For notational convenience, we will use the constant $\epsilon$ defined below. We also define the corresponding exponential Taylor expansion, and the Multinomial Theorem:

$ \begin{aligned} \epsilon := &e^{\frac{1}{\sigma^2}}\\
\epsilon^x = &\sum_{j=0}^{\infty}\left\{ \frac{x^j}{\sigma^{2j} \cdot j!} \right\}\\
(x_1 + x_2 + \dots + x_n)^j = &\sum_{k_1+k_2+\dots+k_n=j}\left\{ \begin{pmatrix} j \\ k_1,k_2, \dots, k_n \end{pmatrix} \prod_{d=1}^n{x_d^{k_d}} \right\}\\
\end{aligned} $

They are sufficient to carry out the proof.

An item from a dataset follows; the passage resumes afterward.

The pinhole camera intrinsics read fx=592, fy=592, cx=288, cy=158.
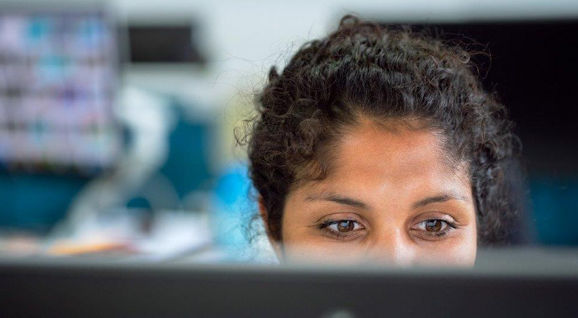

All of them are basic building blocks so I won’t cover them in detail, but sources are ubiquitous, e.g.:

Direct Proof:

First, we decompose the squared euclidean distance into its components, and perform the Taylor expansion for the $xy$ component:

$$ \begin{aligned} K(x,y)= &e^{-\frac{|x-y|_2^2}{2\sigma^2}} =\epsilon^{\langle x, y \rangle} \cdot\epsilon^{-\frac{|x|_2^2}{2}} \cdot \epsilon^{-\frac{|y|2^2}{2}}\\
= &\sum
{j=0}^{\infty}\left\{ \frac{\langle x, y \rangle^j}{\sigma^{2j} \cdot j!} \right\} \cdot\epsilon^{-\frac{|x|_2^2}{2}} \cdot \epsilon^{-\frac{|y|_2^2}{2}} \end{aligned} $$

For further convenience, we refactor the expression (using $c$ for more compact notation):

$$ \begin{aligned} K(x,y) = &\sum_{j=0}^{\infty}\left\{\frac{\epsilon^{-\frac{|x|_2^2}{2}}}{\sigma^j \cdot \sqrt{j!}} \cdot \frac{\epsilon^{-\frac{|y|_2^2}{2}}}{\sigma^j \cdot \sqrt{j!}} \cdot \langle x, y \rangle^j \right\}\\
= &\sum_{j=0}^{\infty}\left\{ c_{\sigma, j}(x) \cdot c_{\sigma, j}(y) \cdot \langle x, y \rangle^j \right\}\\
\end{aligned} $$

And with help of the multinomial theorem, we can express the power of the dot product as follows (using $f$ for more compact notation):

$$ \begin{aligned} \langle x, y \rangle^j = &\left(\sum_{d=1}^n x_d y_d \right)^j\\
= &\sum_{k_1+k_2+\dots+k_n=j}\left\{ \begin{pmatrix} j \\ k_1,k_2, \dots, k_n \end{pmatrix} \prod_{d=1}^n{(x_dy_d)^{k_d}} \right\}\\
= &\sum_{k_1+k_2+\dots+k_n=j}\left\{ \begin{pmatrix} j \\ k_1,\dots, k_n \end{pmatrix}^{\frac{1}{2}} \prod_{d=1}^n{x_d^{k_d}} \cdot
\begin{pmatrix} j \\ k_1, \dots, k_n \end{pmatrix}^{\frac{1}{2}} \prod_{d=1}^n{y_d^{k_d}} \right\}\\
=: &\sum_{k_1+k_2+\dots+k_n=j}\left\{f_{j,k}(x) \cdot f_{j, k}(y) \right\}\\
\end{aligned} $$

Now replacing in $K$ will allow us to end the proof:

$$ \begin{aligned} K(x,y) = &\sum_{j=0}^{\infty}\left\{ c_{\sigma, j}(x) \cdot c_{\sigma, j}(y) \cdot \sum_{k_1+k_2+\dots+k_n=j}\left\{f_{j,k}(x) \cdot f_{j, k}(y) \right\} \right\}\\
= &\sum_{j=0}^{\infty} \sum_{k_1+k_2+\dots+k_n=j}\left\{ c_{\sigma, j}(x) f_{j,k}(x) \cdot c_{\sigma, j}(y) f_{j, k}(y) \right\}\\
= &\langle \phi(x), \phi(y) \rangle\\
&\square \end{aligned} $$

Where each $\phi$ is a vector with one entry for every combination of $n$ indices (labeled as $k$) that add up to $j$, and this for each $j$ from 0 to infinity.